Irreversible water degassing, connected with periodic entrapment of pore air and formation of bubbles after the wetting of unsaturated sediments, followed by the subsequent release of air from the bubbles after the sediments dry, is proposed as a possible mechanism for the precipitation of calcium carbonate in the vadose zone. The process involves an initial stage during rainy periods, when pore air may be entrapped due to preferential water flow in large pores. Equilibration of the water-air system causes pressure in the entrapped-air bubbles to decrease to a value close to the sum of atmospheric and capillary pressure (40-95% of atmospheric pressure). This pressure decrease leads to degassing of pore water adjacent to the bubbles, bubble expansion, and a shift in the equilibrium of all aqueous reactions involving dissolved gases. In particular, the degassing must accelerate carbonate precipitation.

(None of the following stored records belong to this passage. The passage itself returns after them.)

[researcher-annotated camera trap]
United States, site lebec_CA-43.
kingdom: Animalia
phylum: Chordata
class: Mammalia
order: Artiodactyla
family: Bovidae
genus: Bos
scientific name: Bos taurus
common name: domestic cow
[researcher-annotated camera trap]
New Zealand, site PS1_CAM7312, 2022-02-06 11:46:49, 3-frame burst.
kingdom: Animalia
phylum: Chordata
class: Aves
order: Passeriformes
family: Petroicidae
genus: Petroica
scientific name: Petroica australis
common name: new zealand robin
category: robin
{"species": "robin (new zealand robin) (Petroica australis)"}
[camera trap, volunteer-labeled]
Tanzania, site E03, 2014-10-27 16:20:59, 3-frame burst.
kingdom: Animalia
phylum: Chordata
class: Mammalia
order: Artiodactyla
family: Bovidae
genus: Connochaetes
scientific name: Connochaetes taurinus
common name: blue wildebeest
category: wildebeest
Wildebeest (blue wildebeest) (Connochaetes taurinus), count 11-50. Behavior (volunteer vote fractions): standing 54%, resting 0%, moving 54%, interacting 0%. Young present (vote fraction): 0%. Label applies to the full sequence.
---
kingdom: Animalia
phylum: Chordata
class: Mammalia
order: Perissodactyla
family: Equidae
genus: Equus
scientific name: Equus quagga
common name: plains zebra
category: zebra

A second stage develops when entrapped air is released during lowering of the groundwater table and/or drying of sediment. Release of entrapped air that has been subjected to a pressure lower than atmospheric, should draw in a portion of free pore air towards the water-air interface. That free pore air has a lower gas concentration compared to that in the released air, which causes fast mixing between the two. In addition, transfer of a portion of the degassed water towards the groundwater occurs. In combination, these processes cause the degassing and corresponding geochemical processes in the zone of air entrapment and release to be irreversible.
The proposed degassing mechanism of carbonate precipitation may take place in the wetting-front zone that passes through unsaturated sediments, from the land surface downwards, after rainy periods. This mechanism may also occur at the upper boundary of the fluctuating capillary fringe of phreatic aquifers, including perched groundwater periodically formed within unsaturated sediments that lie upon more clayey (less permeable) layers. For a sandy capillary fringe, the minimum rate of carbonate precipitation by this mechanism is estimated in a wide range of 120 to 175,200 mg m−2 yr−1. At these rates, within a 1 m zone of capillary-fringe fluctuations, sand might become cemented until pourability is lost for from 800 to 1,170,000 years.